Radical New Deals are unlikely to succeed under current circumstances. What might work, in the short term, is something less ambitious.

  • A more limited New Deal such as those proposed by Bernie Sanders, Jeremy Corbyn’s Labour Party and Jean-Luc Mélenchon’s La France Insoumise. Each stands for worker protections, a solid welfare state including a fortified public health system and public education, and more popular involvement in decisions affecting persons’ lives. This program  is not neither socialism nor social democracy as currently conceived; it is an ‘in-between’ strategy. These leaders promise substantial bread-and-butter advances and demand adjustments aimed to benefit those left behind, the working class and the beleaguered middle class. Their programs only appear radical because of the slippage in LOC parties who have accepted neoliberalism.
  • Such a program, together with strong civic nationalism, might be enough to win back to the left many of the disaffected supporters of right-wing populism. Nationalism, indeed, is not necessarily reactionary and xenophobic. It satisfies a powerful need for identity and solidarity for those rooted in their localities. But the left’s nationalism must obviously be an inclusive nationalism. It must accept, even embrace, people of different religions and ethnicities in our multicultural societies. Equal opportunity, equal legal rights and respect, mutual support through the welfare state, and commitment to a common defense are the essence of civic nationalism. Many will not accept such a deracinated view of nationalism. But we have to count on the likelihood that racists account for only a quarter or half of those supporting the populists, and that the remainder are open to reconciliation based on an open, just society.

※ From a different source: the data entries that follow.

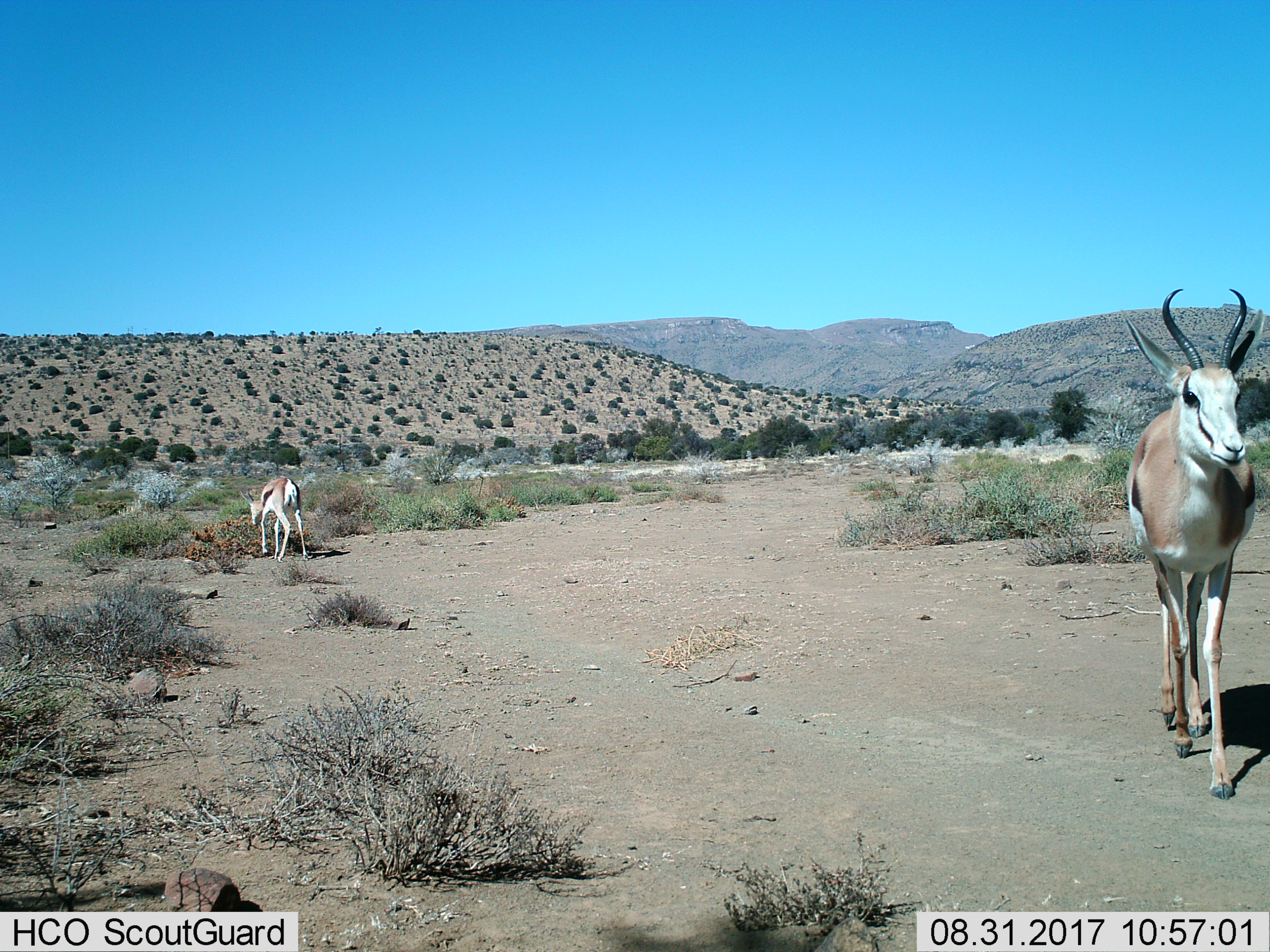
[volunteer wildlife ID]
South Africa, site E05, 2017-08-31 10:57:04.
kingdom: Animalia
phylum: Chordata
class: Mammalia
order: Artiodactyla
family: Bovidae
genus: Antidorcas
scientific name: Antidorcas marsupialis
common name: springbok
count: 2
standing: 25%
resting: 0%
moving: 75%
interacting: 0%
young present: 12%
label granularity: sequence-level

  • The global rules of economic exchange have to change. Financialization is a large part of our current malaise. We have to civilize globalization, first and foremost by controlling cross-border capital movements. There are many proposals for how this civilizing might be achieved to move beyond neoliberal globalization. Attaining an International New Deal is essentially a political problem, however. How to articulate an effective alliance between LOC governments and transnational social movements to attain this goal is a perplexing, even overwhelming question. But it must be done.

Nationalism and internationalism are not mutually exclusive choices; reality is messy. The prospect is daunting. But surely it is preferable to accept this than to retreat into arcane theory or wishful thinking.